*** Supplied data ***
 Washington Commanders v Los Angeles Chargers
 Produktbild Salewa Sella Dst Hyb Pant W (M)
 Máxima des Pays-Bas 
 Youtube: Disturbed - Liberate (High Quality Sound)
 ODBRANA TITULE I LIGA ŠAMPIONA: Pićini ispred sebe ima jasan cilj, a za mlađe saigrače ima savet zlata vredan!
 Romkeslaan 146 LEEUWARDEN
*** End of Supplied data ***
*** Supplied data ***
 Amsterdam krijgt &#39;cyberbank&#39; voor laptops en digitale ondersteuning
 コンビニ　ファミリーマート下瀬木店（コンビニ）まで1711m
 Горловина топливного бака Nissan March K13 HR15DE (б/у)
*** End of Supplied data ***
*** Supplied data ***
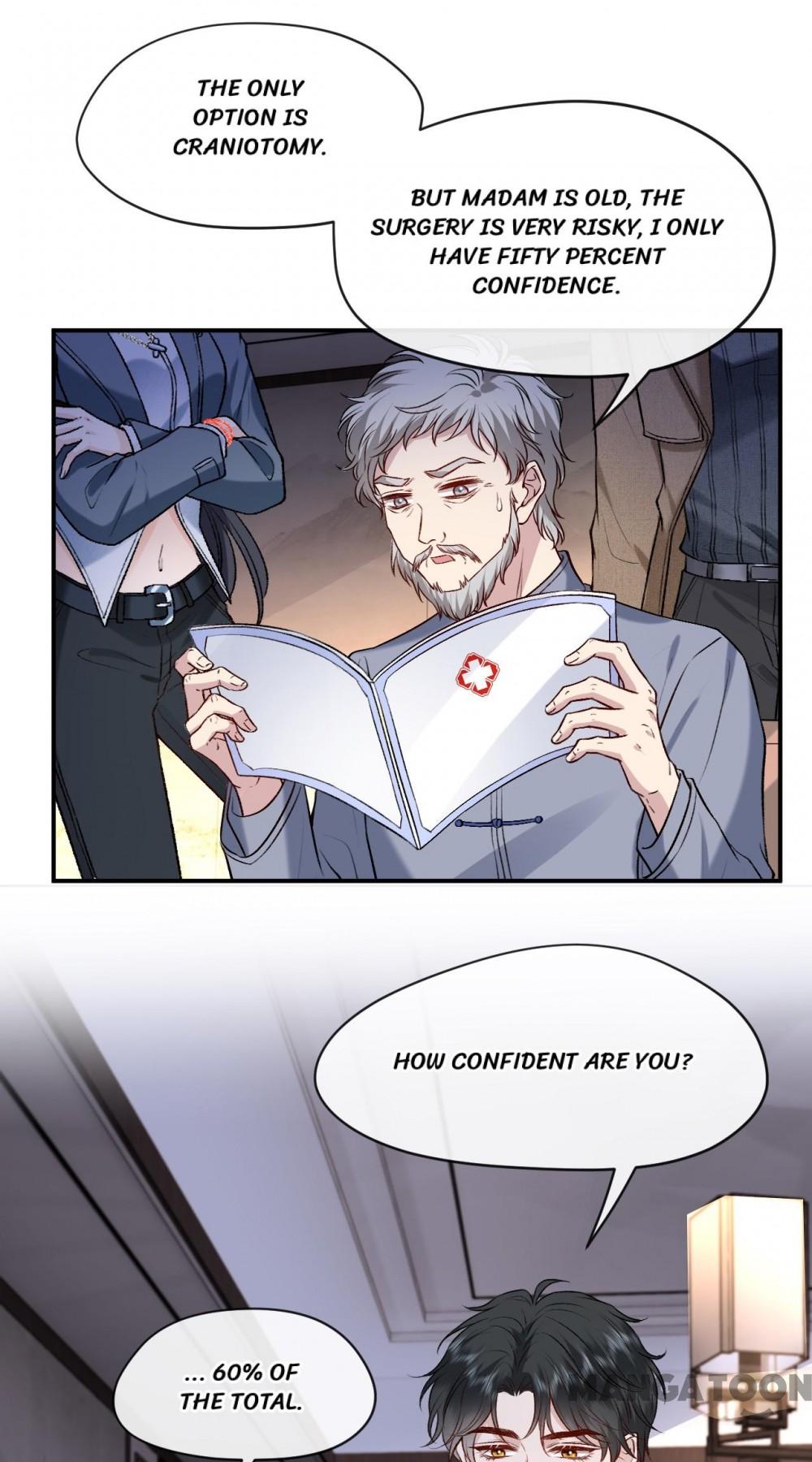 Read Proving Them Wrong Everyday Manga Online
*** End of Supplied data ***
• Requirement
Copy the part that opens with the item containing "Amsterdam krijgt &#39;cyberbank&#39;" and closes with the item containing "Горловина топливного бака", replacing "laptops" with "computers" and leaving everything else unchanged.

• Solved exercise
 Amsterdam krijgt &#39;cyberbank&#39; voor computers en digitale ondersteuning
 コンビニ　ファミリーマート下瀬木店（コンビニ）まで1711m
 Горловина топливного бака Nissan March K13 HR15DE (б/у)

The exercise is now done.